• [Teks]:
Potongan-potongan ini terdiri dari sekurang-kurangnya 800 teks yang mewakili pandangan-pandangan yang berbeda-beda, dari keyakinan orang-orang Esene hingga sekte-sekte yang lain. Sekitar 30%nya adalah potongan-potongan dari Kitab Suci Ibrani, dari semua kitab kecuali Kitab Ester. Sekitar 25% merupakan teks-teks keagamaan israel tradisional yang tidak ada di dalam Kitab Suci Ibrani yang kanonik, seperti misalnya Kitab Henokh, Kitab Yobel, dan Perjanjian Lewi. Sekitar 30% lagi mengandung tafsiran-tafsiran Alkitab dan teks-teks lainnya seperti misalnya "Manual Disiplin" (1QS, yang dikenal pula sebagai "Naskah Disiplin" atau "Aturan Komunitas") dan Aturan Peperangan (1QM, juga dikenal sebagai "Naskah Peperangan") yang terkait dengan kepercayaan, peraturan, dan tuntutan keanggotaan dari sebuah sekte kecil Yahudi, yang dipercaya banyak peneliti hidup di wilayah Qumran. Sisanya (sekitar 15%) dari potongan-potongan ini belum dapat diidentifikasikan. Kebanyakan dari mereka ditulis dalam bahasa Ibrani, namun sebagian juga ditulis dalam bahasa Aram dan beberapa dalam bahasa Yunani.

Teks-teks penting mencakup Gulungan Yesaya (yang ditemukan pada 1947), sebuah tafsiran Habakuk (1947); Peraturan Komunitas (1QS), yang memberikan banyak informasi mengenai struktur dan teologi sekte ini; dan versi yang paling awal dari Dokumen Damsyik. Apa yang disebut Gulungan Tembaga (1952), yang mendaftarkan tempat-tempat penyimpanan emas, naskah, dan senjata yang tersembunyi barangkali adalah yang paling terkenal.

• [Tugas untuk Dikerjakan]:
A – Tuliskan kembali bagian teks, mulai dari "Teks-teks penting mencakup" dan terus sampai "yang paling terkenal.".
B – Menurut teks, kitab mana dari Kitab Suci Ibrani yang tidak ada di antara potongan-potongan itu?

• [Entri yang Disediakan]:
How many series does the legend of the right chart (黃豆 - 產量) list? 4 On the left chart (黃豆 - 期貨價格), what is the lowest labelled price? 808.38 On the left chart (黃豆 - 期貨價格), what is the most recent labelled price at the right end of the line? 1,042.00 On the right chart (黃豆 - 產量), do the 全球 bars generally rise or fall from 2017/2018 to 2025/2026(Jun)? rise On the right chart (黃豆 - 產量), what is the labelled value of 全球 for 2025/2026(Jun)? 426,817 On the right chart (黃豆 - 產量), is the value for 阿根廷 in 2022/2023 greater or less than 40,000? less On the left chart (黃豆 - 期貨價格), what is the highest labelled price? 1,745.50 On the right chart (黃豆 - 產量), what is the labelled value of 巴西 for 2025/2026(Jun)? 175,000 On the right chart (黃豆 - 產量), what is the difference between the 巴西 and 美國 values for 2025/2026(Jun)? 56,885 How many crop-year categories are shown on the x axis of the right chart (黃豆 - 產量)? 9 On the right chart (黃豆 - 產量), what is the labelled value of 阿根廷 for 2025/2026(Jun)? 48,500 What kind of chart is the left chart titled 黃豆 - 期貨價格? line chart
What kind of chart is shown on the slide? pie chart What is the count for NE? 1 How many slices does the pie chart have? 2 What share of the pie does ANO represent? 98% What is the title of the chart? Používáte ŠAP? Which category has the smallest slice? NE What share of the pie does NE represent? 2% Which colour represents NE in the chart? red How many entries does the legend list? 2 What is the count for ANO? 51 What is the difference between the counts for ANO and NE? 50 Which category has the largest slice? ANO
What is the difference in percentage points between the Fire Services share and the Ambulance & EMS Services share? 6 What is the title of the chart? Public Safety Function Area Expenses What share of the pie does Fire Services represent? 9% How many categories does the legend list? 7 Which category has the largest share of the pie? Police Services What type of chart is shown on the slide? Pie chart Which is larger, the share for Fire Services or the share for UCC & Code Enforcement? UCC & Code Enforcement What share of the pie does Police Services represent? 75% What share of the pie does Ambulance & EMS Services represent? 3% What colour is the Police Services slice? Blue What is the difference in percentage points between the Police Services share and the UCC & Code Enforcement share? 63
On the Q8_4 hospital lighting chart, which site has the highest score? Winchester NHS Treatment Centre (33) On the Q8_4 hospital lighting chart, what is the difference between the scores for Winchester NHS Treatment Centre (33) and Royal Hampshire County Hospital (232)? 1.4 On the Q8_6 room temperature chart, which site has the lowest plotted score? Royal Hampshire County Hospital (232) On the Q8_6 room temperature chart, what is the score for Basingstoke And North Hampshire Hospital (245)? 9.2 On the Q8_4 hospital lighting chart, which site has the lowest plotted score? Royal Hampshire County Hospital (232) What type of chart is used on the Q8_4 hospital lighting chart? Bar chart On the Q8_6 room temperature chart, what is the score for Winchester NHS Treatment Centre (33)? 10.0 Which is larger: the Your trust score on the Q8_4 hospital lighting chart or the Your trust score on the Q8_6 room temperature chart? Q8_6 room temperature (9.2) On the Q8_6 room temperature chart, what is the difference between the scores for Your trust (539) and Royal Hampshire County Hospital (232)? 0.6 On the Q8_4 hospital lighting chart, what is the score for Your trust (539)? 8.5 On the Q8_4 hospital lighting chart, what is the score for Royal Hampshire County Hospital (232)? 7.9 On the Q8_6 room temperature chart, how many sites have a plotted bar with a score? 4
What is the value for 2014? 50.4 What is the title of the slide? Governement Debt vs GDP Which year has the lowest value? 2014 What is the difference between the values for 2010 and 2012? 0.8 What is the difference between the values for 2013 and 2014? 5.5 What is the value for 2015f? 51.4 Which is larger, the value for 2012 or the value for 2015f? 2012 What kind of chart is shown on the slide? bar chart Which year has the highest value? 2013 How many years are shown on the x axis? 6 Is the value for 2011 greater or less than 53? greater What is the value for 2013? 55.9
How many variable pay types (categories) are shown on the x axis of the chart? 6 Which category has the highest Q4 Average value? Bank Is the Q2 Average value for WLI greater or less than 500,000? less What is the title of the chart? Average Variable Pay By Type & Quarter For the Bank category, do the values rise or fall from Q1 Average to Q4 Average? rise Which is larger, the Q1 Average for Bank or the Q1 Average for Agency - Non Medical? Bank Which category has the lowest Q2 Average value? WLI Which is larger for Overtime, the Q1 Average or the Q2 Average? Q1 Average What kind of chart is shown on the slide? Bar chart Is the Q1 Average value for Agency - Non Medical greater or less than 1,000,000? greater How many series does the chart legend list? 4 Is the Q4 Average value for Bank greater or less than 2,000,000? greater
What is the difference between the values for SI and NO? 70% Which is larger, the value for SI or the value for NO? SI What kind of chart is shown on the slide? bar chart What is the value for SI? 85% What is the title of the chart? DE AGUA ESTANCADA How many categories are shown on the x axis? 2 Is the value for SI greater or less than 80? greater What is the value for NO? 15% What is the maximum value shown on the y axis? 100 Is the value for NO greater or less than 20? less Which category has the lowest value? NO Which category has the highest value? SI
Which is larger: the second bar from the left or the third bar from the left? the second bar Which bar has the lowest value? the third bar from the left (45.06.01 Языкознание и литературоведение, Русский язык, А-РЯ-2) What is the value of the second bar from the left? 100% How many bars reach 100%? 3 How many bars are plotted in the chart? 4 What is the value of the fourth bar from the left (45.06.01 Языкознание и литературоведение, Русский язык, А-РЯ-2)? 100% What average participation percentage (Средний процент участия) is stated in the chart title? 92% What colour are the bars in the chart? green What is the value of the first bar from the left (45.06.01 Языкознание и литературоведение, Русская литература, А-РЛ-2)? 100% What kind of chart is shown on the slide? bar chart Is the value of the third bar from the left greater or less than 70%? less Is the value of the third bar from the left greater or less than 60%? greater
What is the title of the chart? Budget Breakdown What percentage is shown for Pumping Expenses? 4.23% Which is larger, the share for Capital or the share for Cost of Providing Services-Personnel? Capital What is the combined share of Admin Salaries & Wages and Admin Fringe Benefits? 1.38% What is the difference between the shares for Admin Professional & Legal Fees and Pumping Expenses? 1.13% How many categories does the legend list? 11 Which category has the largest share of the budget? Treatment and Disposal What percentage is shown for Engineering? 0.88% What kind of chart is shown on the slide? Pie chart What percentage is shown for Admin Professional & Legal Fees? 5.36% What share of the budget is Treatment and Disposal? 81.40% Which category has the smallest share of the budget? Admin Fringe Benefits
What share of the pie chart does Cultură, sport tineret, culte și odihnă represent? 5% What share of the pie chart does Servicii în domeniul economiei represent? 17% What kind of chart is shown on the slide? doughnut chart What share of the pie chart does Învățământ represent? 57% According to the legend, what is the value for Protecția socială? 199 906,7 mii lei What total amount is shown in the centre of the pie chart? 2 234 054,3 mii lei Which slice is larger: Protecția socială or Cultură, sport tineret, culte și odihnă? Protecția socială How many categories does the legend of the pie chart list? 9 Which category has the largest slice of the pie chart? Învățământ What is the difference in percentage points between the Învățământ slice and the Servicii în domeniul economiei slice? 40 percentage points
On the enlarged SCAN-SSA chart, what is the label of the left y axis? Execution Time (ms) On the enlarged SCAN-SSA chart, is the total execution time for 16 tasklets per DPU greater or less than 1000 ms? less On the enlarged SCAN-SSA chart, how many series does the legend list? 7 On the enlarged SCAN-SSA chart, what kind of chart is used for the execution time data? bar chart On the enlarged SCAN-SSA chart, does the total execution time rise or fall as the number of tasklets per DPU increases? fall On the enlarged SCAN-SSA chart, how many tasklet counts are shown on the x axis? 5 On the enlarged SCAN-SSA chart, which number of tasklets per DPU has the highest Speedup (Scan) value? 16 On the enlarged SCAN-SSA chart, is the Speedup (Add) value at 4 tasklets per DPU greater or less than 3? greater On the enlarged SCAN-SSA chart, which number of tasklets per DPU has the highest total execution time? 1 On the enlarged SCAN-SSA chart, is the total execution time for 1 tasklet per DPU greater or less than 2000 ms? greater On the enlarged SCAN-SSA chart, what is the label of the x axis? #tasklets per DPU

• [Jawaban Tugas]:
A –
Teks-teks penting mencakup Gulungan Yesaya (yang ditemukan pada 1947), sebuah tafsiran Habakuk (1947); Peraturan Komunitas (1QS), yang memberikan banyak informasi mengenai struktur dan teologi sekte ini; dan versi yang paling awal dari Dokumen Damsyik. Apa yang disebut Gulungan Tembaga (1952), yang mendaftarkan tempat-tempat penyimpanan emas, naskah, dan senjata yang tersembunyi barangkali adalah yang paling terkenal.

B – Kitab Ester.